You have just seen that Laughlin’s argument explains the quantization of the Hall conductance in terms of a pump which moves electrons through the bulk of a Hall cylinder, from one edge to the other of the cylinder.
Compare the situation with the simple electron pump which you studied earlier in the lecture. There, the pump moved electrons from one metallic lead to the other. Clearly the pump worked thanks to the availability of electronic states at the Fermi level in the two metallic leads. Otherwise, it would have no electrons to take and no place to drop them. Without the metallic leads, the pump would be like an empty carousel.
When applied to the Hall cylinder, this simple reasoning shows that Laughlin’s argument necessarily implies the presence of electronic states localized at the edges of the sample.

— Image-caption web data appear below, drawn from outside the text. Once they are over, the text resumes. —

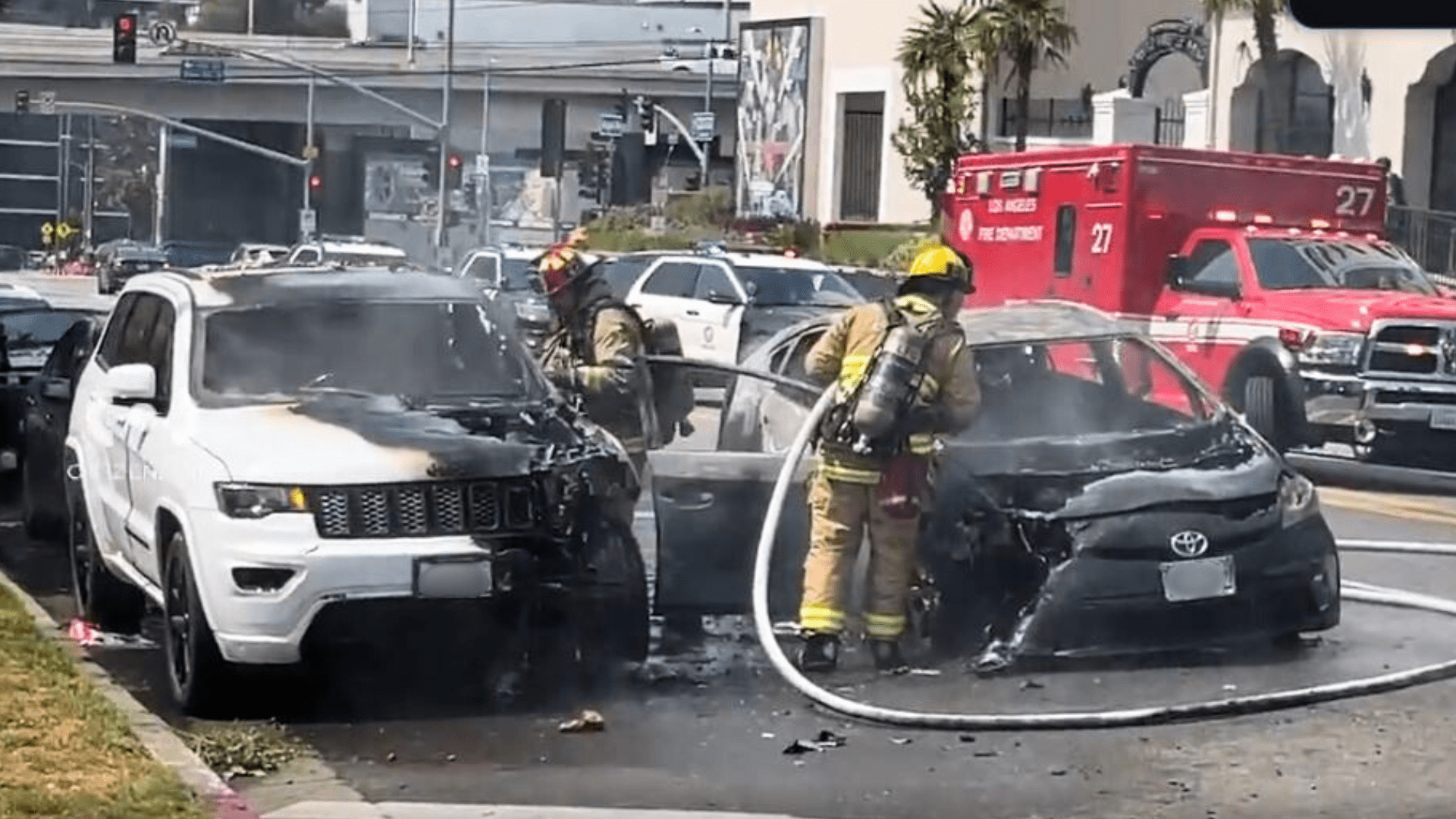 Firefighters extinguished two burning vehicles that were set ablaze by a woman in the Hollywood Hills on July 13, 2024. (Citizen)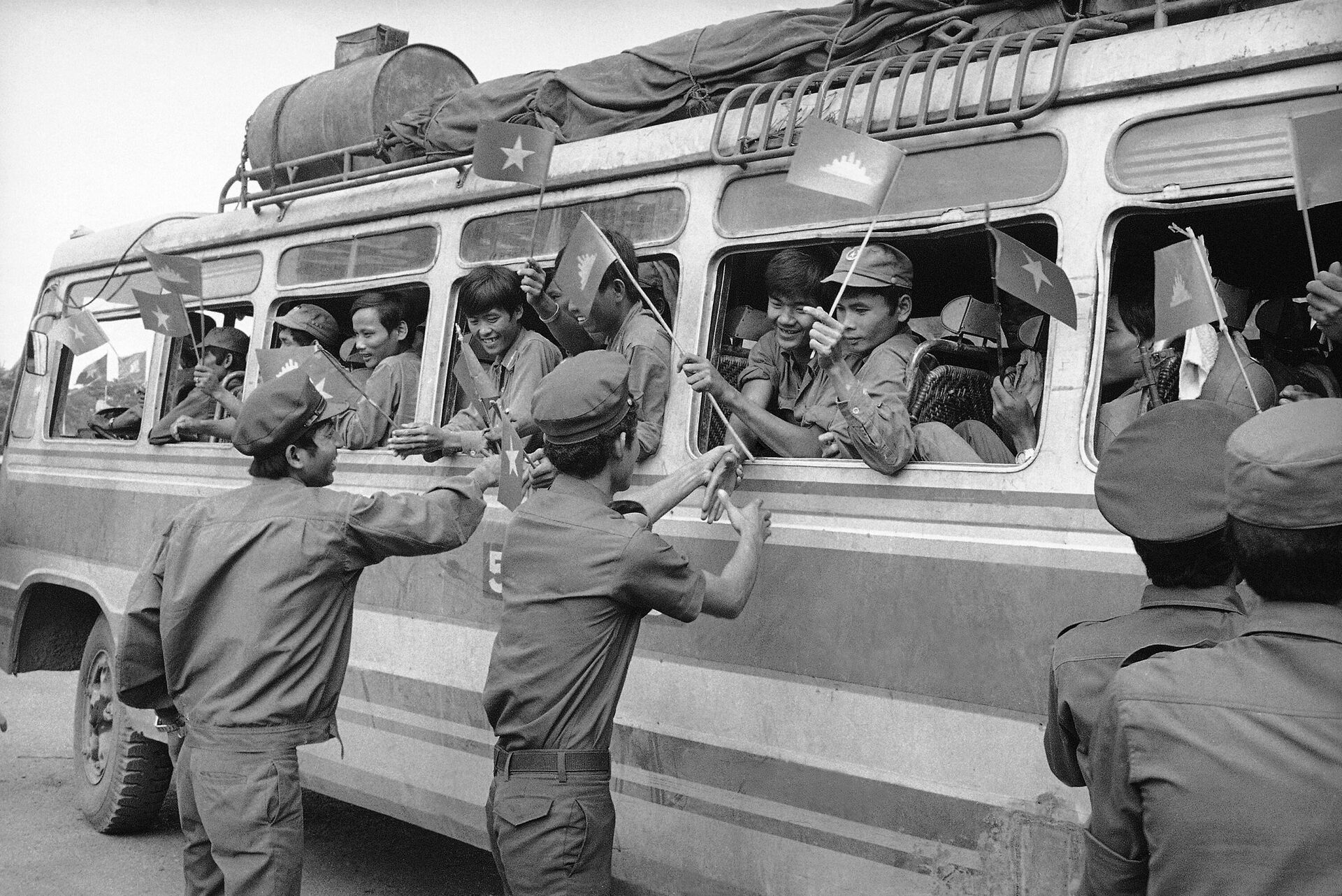 Các binh sĩ Campuchia chào tạm biệt quân đội Việt Nam trên xe buýt khi họ rời Phnom Penh, Campuchia, 1982 - Sputnik Việt Nam, 1920, 24.06.2022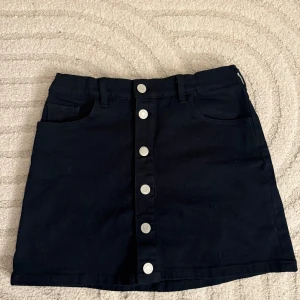 Svart kortkjol med knappar från GANT - Säljer en svart kortkjol från GANT med snygga silverfärgade knappar framtill och klassiska fickor både fram och bak. Perfekt för dig som gillar stilrena och enkla plagg.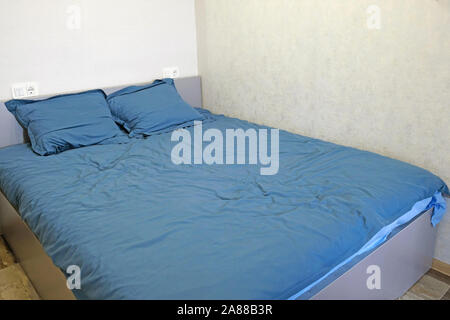 A large gray double bed is in the corner of a light gray room. The bed is covered with monochromatic blue linen, two pillows on the bed and two socket Stock Photo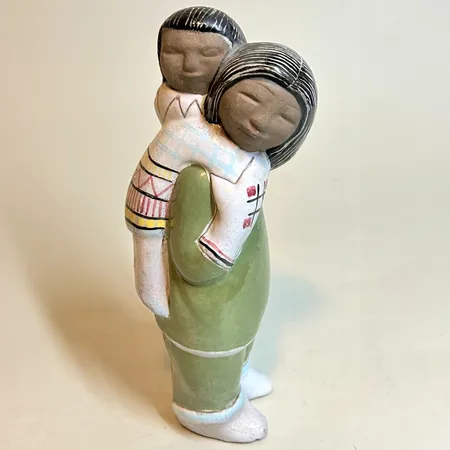 Figurin Upsala-Ekeby Inuitkvinna med barn Mari Simmulson längd 22cm bredd 7cm, stämplad UE SWEDEN 4295, stengods, nagg vid fötterna Skickas med postpaket.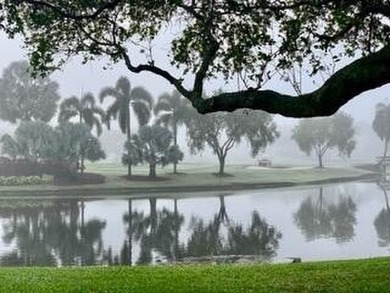 Spectacular golf and water views of this 12th ''island green'' on  in Florida - for sale on GolfHomes.com, golf home, golf lot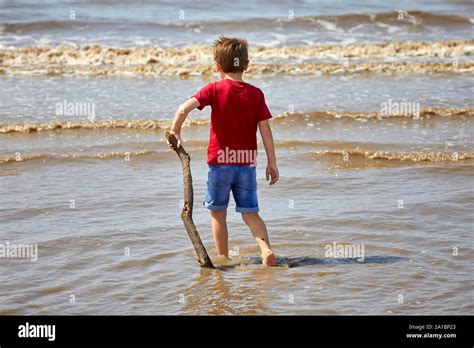 Boy Play In The Sea At Coastal Area Waterloo Crosby Beach Liverpool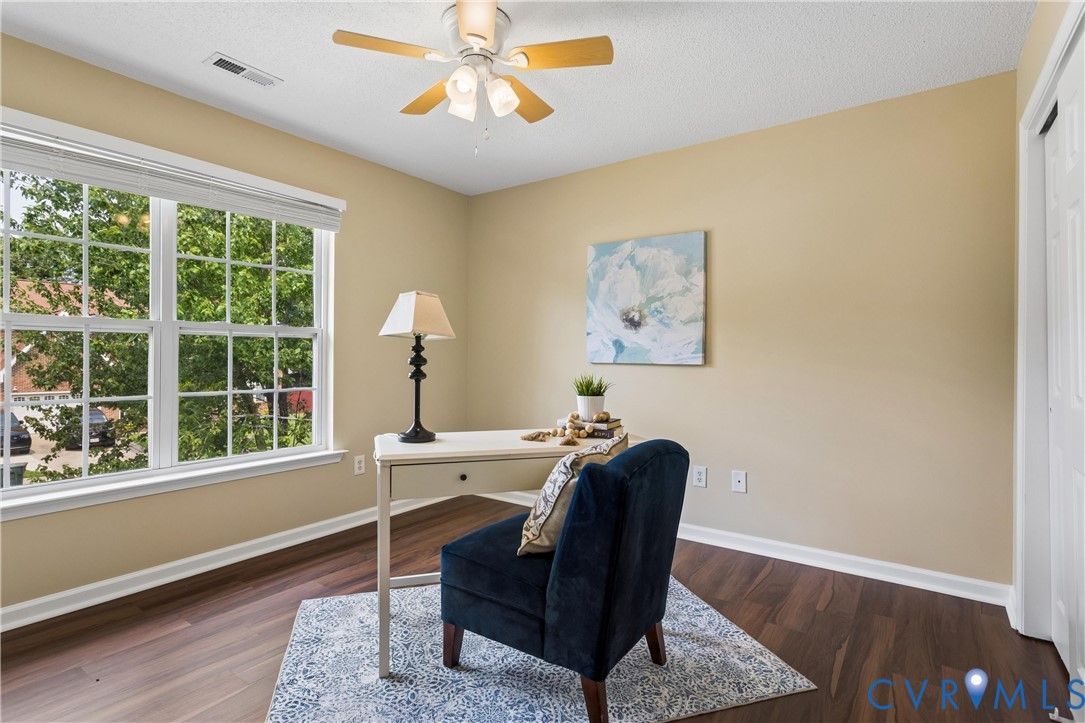 Room featuring wood-finish flooring, a multi-pane window with blinds, and a ceiling fan with light fixture
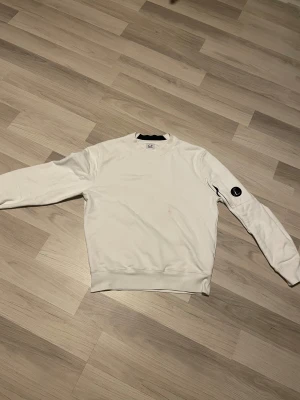 Vit sweatshirt från C.P. Company - Vit sweatshirt från C.P. Company med rund hals och lång ärm. Klassisk design med logotyp-patch på vänster ärm. Mjuk bomullskvalitet och ribbade muddar vid ärmslut och nederkant. Perfekt för en clean och stilren look. Kan ta emot byten👍Ekta✅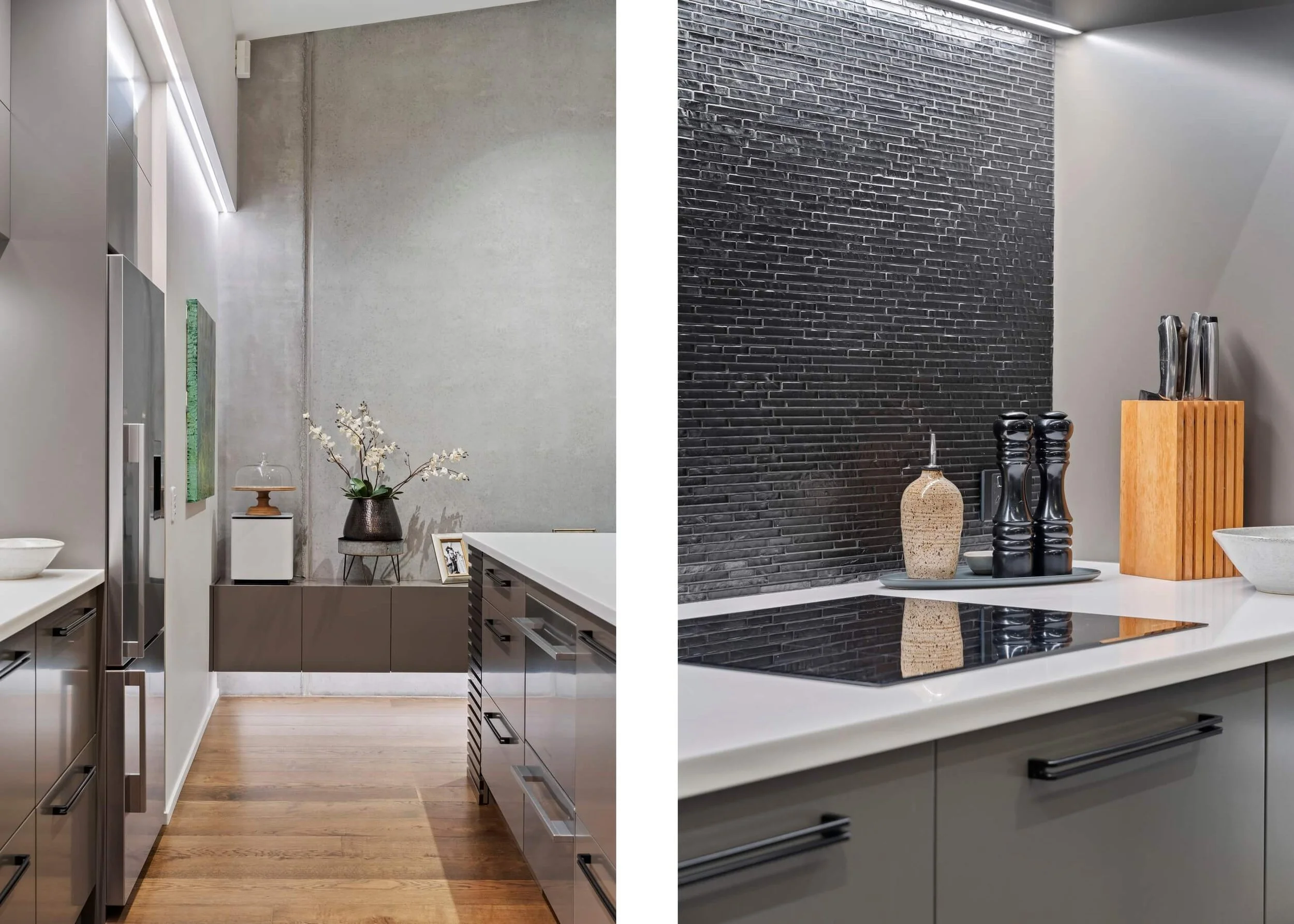 A modern kitchen with contrasting wall textures: smooth concrete on the left and a black brick wall on the right. The kitchen has white countertops, gray cabinetry, and decorative objects including vases and a wooden knife block.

It is in fact very easy to convince ourselves that such states must exist. We just need to think again about the classical trajectory of an electron with velocity \(v\) moving in a perpendicular magnetic field \(B\). This trajectory is a circular orbit with radius given by the cyclotron radius.
What happens to the classical trajectory of an electron when the center of the orbit is too close to the edge of the cylinder, say closer than a cyclotron radius? It is easier drawn than said:
The electrons cannot exit the sample, and need to bounce back inside. This creates a so-called skipping orbit. In a real sample, there will be a confining electrostatic potential which keeps the electrons inside the Hall bar, or cylinder. The combination of a strong magnetic field in the bulk and a confining potential creates trajectories at the edges which are not closed, but travel along the full extent of the edges.
On the lower edge there are only left-moving states, and on the upper edge only right moving ones. On each edge there are only states moving in one direction, and the direction is opposite for opposite edges. These strange states obtained at the edges are often referred to as chiral edge states.
The chirality of the edges is determined by the orientation of the magnetic field (out of the plane vs. into the plane), and it would be reversed at both edges if the magnetic field were reversed.
The cartoon above is purely based on classical physics, and needs to be supplemented with quantum considerations before it can give quantitative predictions. We will soon see that the quantum version of the cartoon above can give an explanation of the quantized Hall effect, complementary to Laughlin’s argument.
But before we move on to that, we should realize that the picture above is in fact a manifestation of the bulk-boundary correspondence. Chiral edge states could not exist without the bulk of the quantum Hall sample.